Rev. Gregor Sutherland Henderson is an ordained Christian minister of the Uniting Church in Australia. For 12 years he was the General Secretary of the UCA's National Assembly and was the President of the National Assembly for three years 2006–2009.

==Ordained service==
Henderson was ordained in 1971 and served in the parishes of Shepparton North (1971–1975), Wodonga (1975–1982) and Hobart City (1983–1988). He then served for 12 years as General Secretary of the UCA's National Assembly, from January 1989 to December 2000. During 2001–2003 he was executive director of the Clergy Exchange International Foundation. In February 2004, Henderson then became minister at Wesley Uniting Church, in Forrest, Australian Capital Territory, in inner suburban Canberra.

===National Assembly of the Uniting Church in Australia===
Henderson was the General Secretary of the Assembly for 12 years from 1989 to 2000.

For the three years from July 2006 to July 2009 Henderson served as national President of the Uniting Church in Australia, while remaining also part-time at Wesley before returning to full-time ministry in July 2009. During his presidency, he traveled extensively, nationally and internationally.

(Saved entries)
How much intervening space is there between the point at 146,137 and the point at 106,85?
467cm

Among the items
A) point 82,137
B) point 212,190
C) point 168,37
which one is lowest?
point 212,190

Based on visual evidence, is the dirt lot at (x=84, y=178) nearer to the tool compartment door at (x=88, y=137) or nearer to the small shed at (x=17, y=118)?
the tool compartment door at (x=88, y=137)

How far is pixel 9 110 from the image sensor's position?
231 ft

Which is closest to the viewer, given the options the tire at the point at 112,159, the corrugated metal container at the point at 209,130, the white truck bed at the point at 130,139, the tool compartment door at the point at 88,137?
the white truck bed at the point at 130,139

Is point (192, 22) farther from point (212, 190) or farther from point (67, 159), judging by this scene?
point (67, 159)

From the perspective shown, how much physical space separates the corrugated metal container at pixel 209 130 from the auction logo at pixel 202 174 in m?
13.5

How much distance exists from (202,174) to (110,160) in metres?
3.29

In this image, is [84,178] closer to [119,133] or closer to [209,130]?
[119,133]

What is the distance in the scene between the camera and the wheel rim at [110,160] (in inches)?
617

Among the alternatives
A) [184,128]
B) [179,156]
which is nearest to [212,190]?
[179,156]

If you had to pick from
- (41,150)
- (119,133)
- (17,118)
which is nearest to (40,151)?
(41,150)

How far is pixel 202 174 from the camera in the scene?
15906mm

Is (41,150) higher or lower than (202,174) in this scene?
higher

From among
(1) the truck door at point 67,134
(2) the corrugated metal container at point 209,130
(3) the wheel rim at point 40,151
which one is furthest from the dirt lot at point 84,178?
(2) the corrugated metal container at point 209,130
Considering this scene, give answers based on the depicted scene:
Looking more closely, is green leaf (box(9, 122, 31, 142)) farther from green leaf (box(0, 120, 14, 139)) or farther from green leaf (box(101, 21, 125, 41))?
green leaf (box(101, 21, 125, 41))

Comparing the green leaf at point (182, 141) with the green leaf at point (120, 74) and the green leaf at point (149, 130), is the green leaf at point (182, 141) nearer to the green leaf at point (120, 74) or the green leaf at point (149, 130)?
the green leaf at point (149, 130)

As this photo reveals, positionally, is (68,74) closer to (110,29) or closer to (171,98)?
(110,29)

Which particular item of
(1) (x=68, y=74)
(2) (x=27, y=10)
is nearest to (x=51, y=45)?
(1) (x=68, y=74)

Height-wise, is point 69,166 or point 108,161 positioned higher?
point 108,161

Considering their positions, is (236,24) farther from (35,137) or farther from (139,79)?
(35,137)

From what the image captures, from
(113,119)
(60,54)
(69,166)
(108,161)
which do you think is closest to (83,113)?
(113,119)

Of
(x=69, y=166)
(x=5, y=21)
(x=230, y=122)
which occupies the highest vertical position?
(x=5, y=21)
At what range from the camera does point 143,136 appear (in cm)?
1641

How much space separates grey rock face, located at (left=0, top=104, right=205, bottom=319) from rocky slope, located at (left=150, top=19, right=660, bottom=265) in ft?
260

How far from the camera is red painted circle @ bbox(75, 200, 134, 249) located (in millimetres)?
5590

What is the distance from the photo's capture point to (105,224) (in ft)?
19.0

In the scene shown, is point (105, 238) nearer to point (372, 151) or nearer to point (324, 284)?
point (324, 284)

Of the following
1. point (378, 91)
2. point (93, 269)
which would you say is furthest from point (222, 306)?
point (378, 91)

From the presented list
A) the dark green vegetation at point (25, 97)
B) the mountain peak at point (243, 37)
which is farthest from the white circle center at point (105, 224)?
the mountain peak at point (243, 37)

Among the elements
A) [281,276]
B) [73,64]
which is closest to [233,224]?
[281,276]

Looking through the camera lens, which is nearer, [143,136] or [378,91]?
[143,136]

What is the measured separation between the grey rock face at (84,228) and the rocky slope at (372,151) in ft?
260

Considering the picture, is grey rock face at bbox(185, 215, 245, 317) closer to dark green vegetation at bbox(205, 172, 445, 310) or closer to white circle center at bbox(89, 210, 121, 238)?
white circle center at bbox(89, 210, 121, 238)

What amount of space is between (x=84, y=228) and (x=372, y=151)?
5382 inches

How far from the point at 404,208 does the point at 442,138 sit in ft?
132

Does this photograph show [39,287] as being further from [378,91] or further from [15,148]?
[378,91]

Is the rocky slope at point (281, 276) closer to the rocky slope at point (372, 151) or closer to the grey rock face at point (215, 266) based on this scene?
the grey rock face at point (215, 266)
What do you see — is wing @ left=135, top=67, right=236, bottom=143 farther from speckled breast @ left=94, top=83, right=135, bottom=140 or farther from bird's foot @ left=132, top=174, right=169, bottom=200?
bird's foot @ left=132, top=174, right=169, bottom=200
--
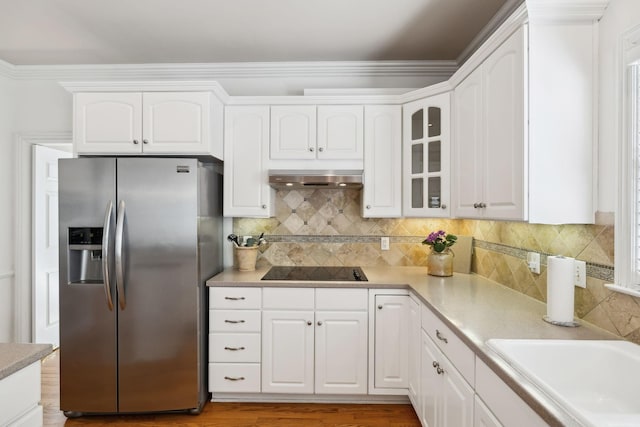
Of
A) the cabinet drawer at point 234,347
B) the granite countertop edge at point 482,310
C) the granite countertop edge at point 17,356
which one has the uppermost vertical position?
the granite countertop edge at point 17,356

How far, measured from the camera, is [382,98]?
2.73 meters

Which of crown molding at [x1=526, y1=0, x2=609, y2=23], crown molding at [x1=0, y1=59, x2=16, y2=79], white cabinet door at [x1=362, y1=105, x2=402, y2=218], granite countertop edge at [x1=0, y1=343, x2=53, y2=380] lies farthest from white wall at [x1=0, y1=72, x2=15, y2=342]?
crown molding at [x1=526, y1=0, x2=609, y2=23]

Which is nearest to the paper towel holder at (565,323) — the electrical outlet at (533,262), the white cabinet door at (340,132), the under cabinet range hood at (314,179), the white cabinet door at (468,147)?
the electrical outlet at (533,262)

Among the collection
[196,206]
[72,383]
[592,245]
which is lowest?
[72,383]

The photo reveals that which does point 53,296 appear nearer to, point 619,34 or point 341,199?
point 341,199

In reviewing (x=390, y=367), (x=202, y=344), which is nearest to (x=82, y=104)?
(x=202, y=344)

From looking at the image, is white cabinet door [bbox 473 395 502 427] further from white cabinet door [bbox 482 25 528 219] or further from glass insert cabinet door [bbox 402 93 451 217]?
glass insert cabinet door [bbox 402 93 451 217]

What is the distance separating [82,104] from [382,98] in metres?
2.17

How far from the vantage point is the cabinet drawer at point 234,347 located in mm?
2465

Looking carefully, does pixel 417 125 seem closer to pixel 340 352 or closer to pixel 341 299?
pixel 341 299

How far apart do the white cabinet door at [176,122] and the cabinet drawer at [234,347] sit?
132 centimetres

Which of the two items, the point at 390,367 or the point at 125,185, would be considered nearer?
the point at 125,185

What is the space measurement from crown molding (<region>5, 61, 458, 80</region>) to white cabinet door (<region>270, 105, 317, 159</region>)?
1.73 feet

_TASK INSTRUCTIONS_:
**A.** Answer these questions using the Henderson profile:
(i) For how many years was Henderson President of the National Assembly?
(ii) What role did he hold during 2001–2003?
(iii) In what month and year did he return to full-time ministry?
**B.** From the Henderson profile, copy the passage starting with "Rev. Gregor Sutherland" and going on through "three years 2006–2009.".
**C.** Translate this sentence from the Henderson profile into Spanish: "Henderson was the General Secretary of the Assembly for 12 years from 1989 to 2000."

_PER-TASK ANSWERS_:
**A.**
(i) Three years
(ii) Executive director of the Clergy Exchange International Foundation
(iii) July 2009

**B.**
Rev. Gregor Sutherland Henderson is an ordained Christian minister of the Uniting Church in Australia. For 12 years he was the General Secretary of the UCA's National Assembly and was the President of the National Assembly for three years 2006–2009.

**C.** Henderson fue el Secretario General de la Asamblea durante 12 años, de 1989 a 2000.